Я прикончил двоих, но они все же его достали. Когда я к нему подошел, он был уже мертв. В руке он сжимал серебряную цепочку с сакурой. Не знаю почему, но я взял ее у него.
Они пошли по направлению к пруду.
– Наверняка он был буджуном, но почему он оказался так далеко от Ама-но-мори, остается тайной.
– Какое отношение это имеет к Моэру?
– Я подобрал ее в Шаангсее. Она пришла в город, больная, голодная, в толпе беженцев с севера. Ее так и оставили бы валяться на улице, если бы я не забрал ее с собой в Тенчо. Потом мы с ней вместе отправились из Шаангсея на поиски Ама-но-мори, и уже на корабле я подарил ей сакуру. Я думал, она погибла… На нас напали странные воины на необычных обсидиановых кораблях, которые плыли над волнами. Понятия не имею, как она сюда попала.
– А почему бы ей здесь и не быть? Ведь она буджунка, – сказал Оками.
Их разделял молчаливый пруд.
– Вы мне не верите?
– Зачем бы ей было покидать Ама-но-мори?
– А зачем было буджуну торчать в Шаангсее?
– Потому что…
Оками стоял спиной к свету, так что его лицо оставалось в тени.
– Ронин, Никуму – вождь сасори.
Лягушка вдруг перестала квакать, услышав приближающиеся шаги. Только цикады стрекотали во тьме.
– Кроме того, он влиятельный человек, пожалуй, самый влиятельный из членов дзеген-сору, совета куншина по важнейшим вопросам политики. Движение сасори возникло у нас недавно. Все они милитаристы – буджуны, недовольные жизнью на Ама-но-мори. Они хотят вторгнуться на континент человека.
– Значит, буджун в Шаангсее был шпионом.
Оками кивнул.
– По предложению Никуму, одобренному дзеген-сору, его заслали туда, чтобы выявить сильные и слабые стороны этого города.
– Но не все буджуны хотят войны.
– Нет, конечно. Только меньшинство. Но за последнее время сасори стали гораздо сильнее. А теперь, когда их возглавляет Никуму…
– А что по этому поводу думает куншин?
Оками только пожал плечами.
– Он ничего не предпринял, чтобы закрыть их движение.
– Оками, вы должны мне поверить. Я знаю Моэру.
– Хорошо. Я допускаю, что и ее тоже могли послать на континент человека.
– Вы не понимаете, друг мой. Что-то здесь не так.
– То есть?
– Она меня не узнала. В ее глазах не было ничего. Ничего.

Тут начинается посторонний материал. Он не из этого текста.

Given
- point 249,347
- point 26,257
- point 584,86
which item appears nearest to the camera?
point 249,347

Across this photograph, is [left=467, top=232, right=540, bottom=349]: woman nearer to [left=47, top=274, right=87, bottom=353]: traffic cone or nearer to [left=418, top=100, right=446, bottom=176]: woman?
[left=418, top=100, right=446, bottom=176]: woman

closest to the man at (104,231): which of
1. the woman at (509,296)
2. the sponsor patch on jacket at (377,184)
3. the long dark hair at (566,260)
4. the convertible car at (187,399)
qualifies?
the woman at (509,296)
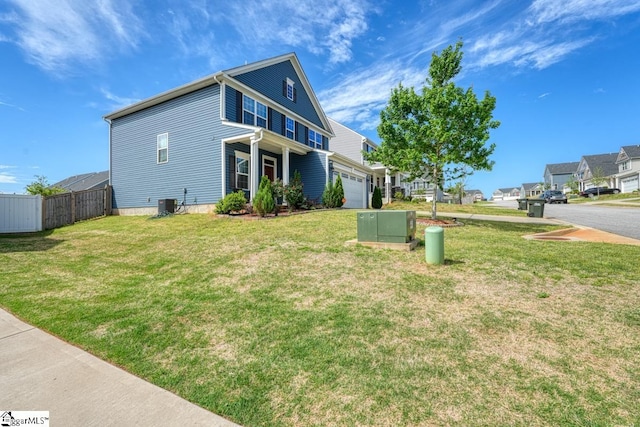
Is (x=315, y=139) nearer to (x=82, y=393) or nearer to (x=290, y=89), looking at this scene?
(x=290, y=89)

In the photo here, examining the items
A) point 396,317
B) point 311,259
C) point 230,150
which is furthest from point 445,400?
point 230,150

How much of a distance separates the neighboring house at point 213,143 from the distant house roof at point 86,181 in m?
14.6

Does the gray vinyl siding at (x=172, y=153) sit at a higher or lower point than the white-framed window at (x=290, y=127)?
lower

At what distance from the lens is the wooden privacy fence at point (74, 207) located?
45.8ft

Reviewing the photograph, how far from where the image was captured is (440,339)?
3.31 metres

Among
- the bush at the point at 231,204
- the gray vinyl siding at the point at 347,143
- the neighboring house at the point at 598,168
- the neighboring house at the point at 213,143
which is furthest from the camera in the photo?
the neighboring house at the point at 598,168

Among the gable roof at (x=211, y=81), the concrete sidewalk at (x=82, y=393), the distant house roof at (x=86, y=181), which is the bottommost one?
the concrete sidewalk at (x=82, y=393)

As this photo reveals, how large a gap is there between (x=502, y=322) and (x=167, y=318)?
175 inches

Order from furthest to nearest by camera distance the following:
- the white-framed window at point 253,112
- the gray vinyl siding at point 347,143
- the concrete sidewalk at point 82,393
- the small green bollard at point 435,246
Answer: the gray vinyl siding at point 347,143
the white-framed window at point 253,112
the small green bollard at point 435,246
the concrete sidewalk at point 82,393

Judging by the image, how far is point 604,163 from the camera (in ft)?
172

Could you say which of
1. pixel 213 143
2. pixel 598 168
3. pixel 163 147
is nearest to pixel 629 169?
pixel 598 168

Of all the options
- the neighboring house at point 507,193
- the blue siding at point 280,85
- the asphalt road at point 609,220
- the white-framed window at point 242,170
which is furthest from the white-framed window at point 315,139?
the neighboring house at point 507,193

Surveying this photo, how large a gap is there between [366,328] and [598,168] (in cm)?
6729

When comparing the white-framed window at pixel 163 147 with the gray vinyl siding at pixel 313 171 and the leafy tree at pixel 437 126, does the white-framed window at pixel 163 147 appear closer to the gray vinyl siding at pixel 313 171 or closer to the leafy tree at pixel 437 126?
the gray vinyl siding at pixel 313 171
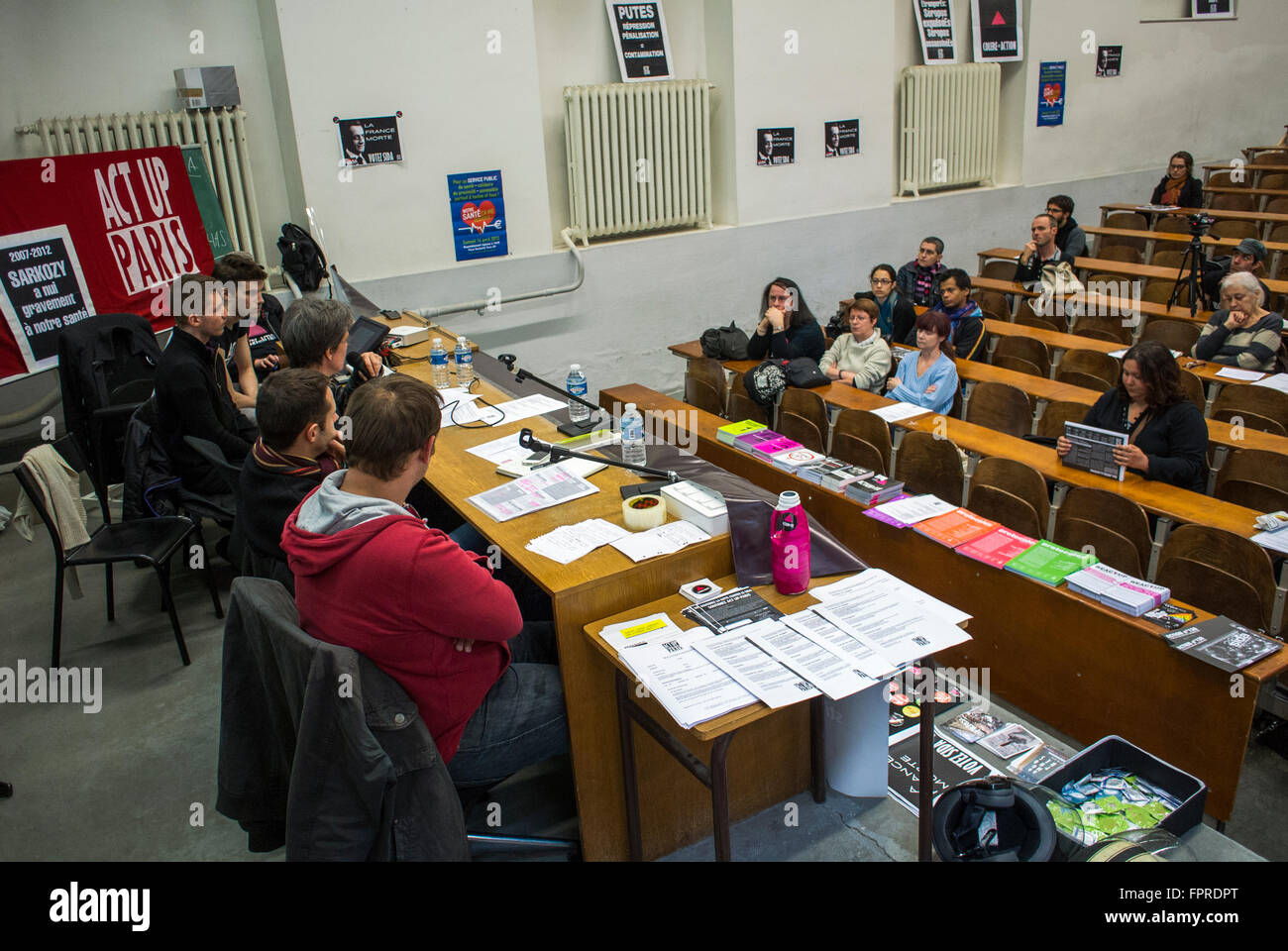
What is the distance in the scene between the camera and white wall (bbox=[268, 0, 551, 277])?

Шепот бамбука. На поверхность пруда выскочила рыба, мелькнув бледным светящимся пятном.
Оками поднялся.
– Пойдемте.
В доме он приказал собрать еды и подать дорожные плащи.
– Куда мы едем?
– За город. Подальше от Эйдо. На какое-то время.
– Но свиток…
– Никуму будет искать вас, пошлет людей. Мы должны опередить их, уехать раньше.
– Но должны быть и другие…
– В Эйдо он нас найдет, – ровным голосом проговорил Оками.
– Я не стану бежать от него. Я должен вернуть Моэру.
Оками повернулся к нему:
– Вернуть? Она его жена, Ронин.
И снова – приступ отчаяния. К'рин, Мацу, а теперь… Нет! Еще не все потеряно.
– Оками, я ее знаю. Она на себя не похожа.
Оками уже надевал длинный плащ.
– Тогда вы уезжайте, а я останусь.
– Нет, не останетесь. – Глаза у Оками сверкнули, а в голосе появились жесткие, повелительные нотки. – Вы поедете со мной и будете делать все, что я вам скажу.
Он схватил Ронина за руку. Лицо его смягчилось.
– Подумайте, друг мой! Если у вас с Моэру и появится какой-то шанс, то только в том случае, если мы оба сейчас уедем.
Одна из женщин Оками набросила на Ронина плащ. Лягушка в саду опять затянула свою печальную песню.
Они направлялись на юг по широкой дороге Токайдо, гораздо более людной, чем горная Кисокайдо. Вскоре город оказался далеко позади, и его желтый свет отсвечивал туманной зарей над плоским горизонтом.
На западе уже начался дождь; здесь же воздух был влажным, тяжелым и неподвижным. В нем явственно чувствовалось напряжение.